Imagine the philosophy profession before the internet. Then as the internet starts to take hold, there is bound to be someone who first gets on there and starts to act out some of the implicit biases in the profession on the internet. Because the internet is a new medium, many of the older figures in the profession (such as McDowell and Nussbaum) ignore it, treating it as nothing more than a side show. But as the internet becomes more and more central to our lives, including our educational structures, the person who seemed to have first harnessed the internet will seem like a genius, someone whose instincts were right and so whose instincts in general can be trusted. Then more and more people will align with that person, giving that person a sense that they are indeed capturing something of the spirit of the age and the norms of their profession.

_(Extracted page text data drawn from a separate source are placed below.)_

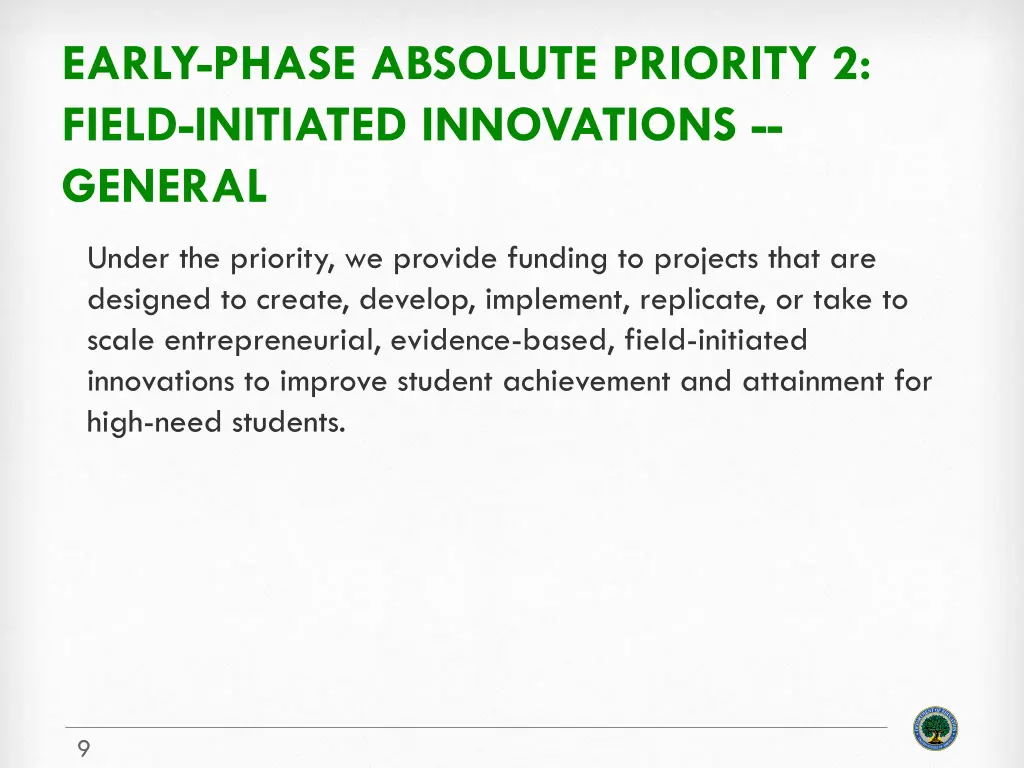 EARLY-PHASE ABSOLUTE PRIORITY 2: FIELD-INITIATED INNOVATIONS -- GENERAL

Under the priority, we provide funding to projects that are designed to create, develop, implement, replicate, or take to scale entrepreneurial, evidence-based, field-initiated innovations to improve student achievement and attainment for high-need students.

9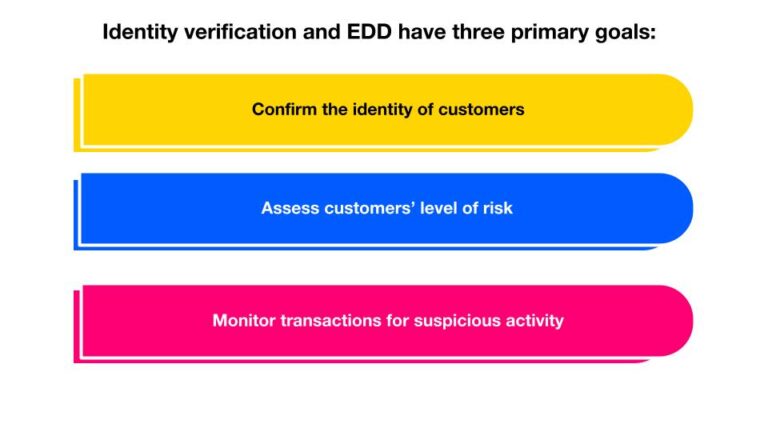 Identity verification and EDD have three primary goals:

Confirm the identity of customers

Assess customers' level of risk

Monitor transactions for suspicious activity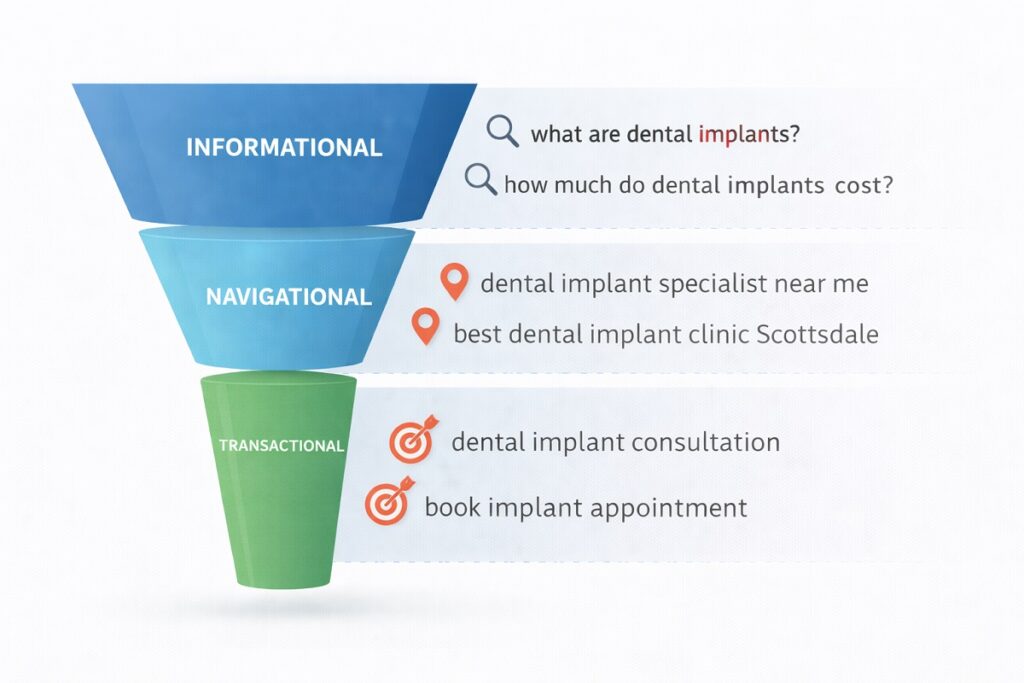 INFORMATIONAL

what are dental implants?

how much do dental implants cost?

NAVIGATIONAL

dental implant specialist near me

best dental implant clinic Scottsdale

TRANSACTIONAL

dental implant consultation

book implant appointment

If that initial internet maverick doesn't have an intrinsic strong sense of himself, then soon he will grow to depend for his sense of self on the identity of the internet maverick. Anything that undermines the sense, built up over years, that he is the cutting edge guide to the profession on the internet will seem to him to be a threat to his very professional identity. In response, he will attempt to ridicule and belittle other entries in the new medium, anything to try to retain the sense of the heady and exciting days when he seemed to be ahead of the pack and people were following him. But no medium can be controlled by one person or one group for long. And soon new, more innovative ways of using the internet in the profession will come, and the initial maverick will be left trying to argue against both, as it will seem to him, the conservative nature of the pre-internet professionals and the normless, amorphous chaos of the next generation who are moving beyond him.

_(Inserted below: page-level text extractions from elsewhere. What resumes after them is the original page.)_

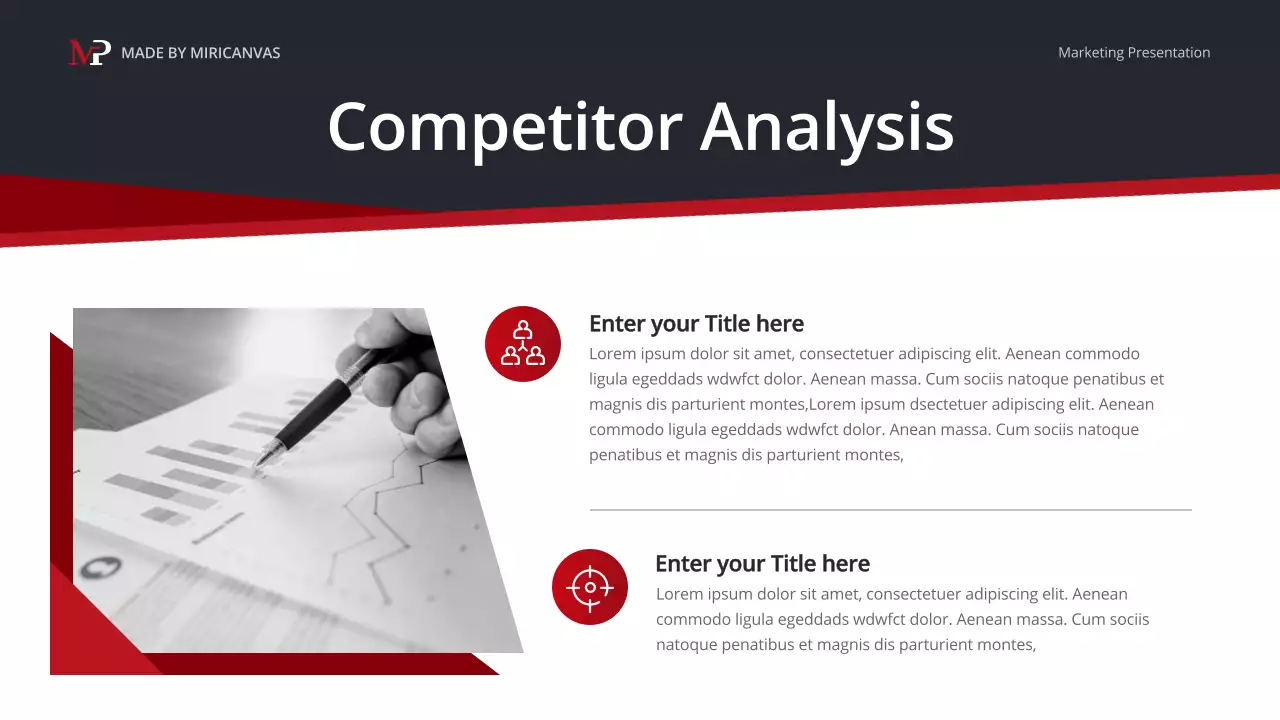 MP MADE BY MIRICANVAS

Marketing Presentation

Competitor Analysis

Enter your Title here
Lorem ipsum dolor sit amet, consectetuer adipiscing elit. Aenean commodo ligula egeddads wdwfct dolor. Aenean massa. Cum sociis natoque penatibus et magnis dis parturient montes,Lorem ipsum dsectetuer adipiscing elit. Aenean commodo ligula egeddads wdwfct dolor. Anean massa. Cum sociis natoque penatibus et magnis dis parturient montes,

Enter your Title here
Lorem ipsum dolor sit amet, consectetuer adipiscing elit. Aenean commodo ligula egeddads wdwfct dolor. Aenean massa. Cum sociis natoque penatibus et magnis dis parturient montes,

I was an undergrad from 1995-1999 and was in grad school from 1999-2008. Those were the years when the internet was a new medium in the philosophy profession, and Leiter as an initial internet maverick held a certain power over the philosophical community's imagination. In this sense, a certain part of me feels vividly, and remembers, that sense of Leiter as a maverick. And given my own needs to have virtual camaraderie, I felt I needed Leiter Reports to develop a sense of myself in the profession, and so fell sway under the sense of Leiter as someone who was leading the profession by ushering it into the internet age.

But now there are many blogs in the profession, and there will be many more. A professor or a student who feels the need for a virtual public space in the profession can choose between different such spaces. And in a few years the feeling that is still vivid for me, that Leiter through some magical genius pulled philosophy into the internet age, will become an anachronism.

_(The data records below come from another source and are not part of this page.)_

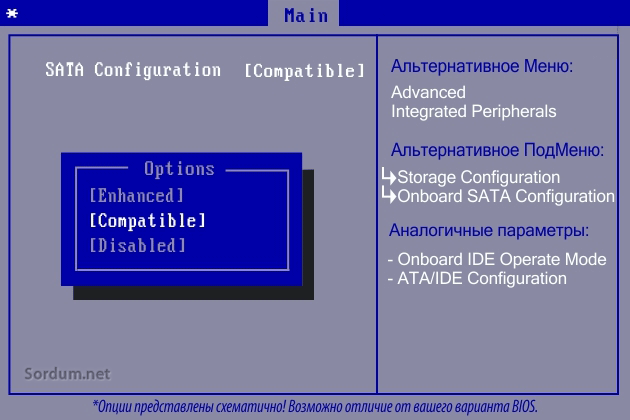 *

Main

SATA Configuration [Compatible]

Options
[Enhanced]
[Compatible]
[Disabled]

Sordum.net

Альтернативное Меню:
Advanced
Integrated Peripherals

Альтернативное ПодМеню:
↳Storage Configuration
↳Onboard SATA Configuration

Аналогичные параметры:
- Onboard IDE Operate Mode
- ATA/IDE Configuration

*Опции представлены схематично! Возможно отличие от вашего варианта BIOS.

For future students virtual public spaces in the profession will be so commonplace that the existence of such spaces will seem not like the work of a special, original maverick, but rather the natural and inevitable result of broader cultures forces in an internet age. Those future students might go to Leiter Reports and read what Leiter and other contributors there think. But what they won't think is that somehow this blog, this Leiter Reports, is the main professional blog, the one where all the cool, smart philosophers from the top departments gather. Because to students a few years from now it will be obvious that the philosophy profession's virtual public space cannot be limited to one blog, any more than the profession's physical public space can be limited to one building.

That is a good future.


  1. Bharath your honest self-searching around this issue is very valuable in my opinion. Very philosophical, in the best sense.

    I did my graduate work earlier than you (1993-1999), so the blog was never as hegemonic for me. Rather I watched its appearance, apparently from nowhere, rise and subsequent influence on the profession In terms of narrowness of perspective, a certain shrillness) with dismay

  2. This was a fantastic note that resonated with me completely. I hadn't realized that that's how I felt about it, but yes -- that captured it exactly.

    I'm a bit older -- undergrad was 1992-1996, grad school was 1997-2005. And I was completely taken in, for precisely the reasons you articulated so eloquently.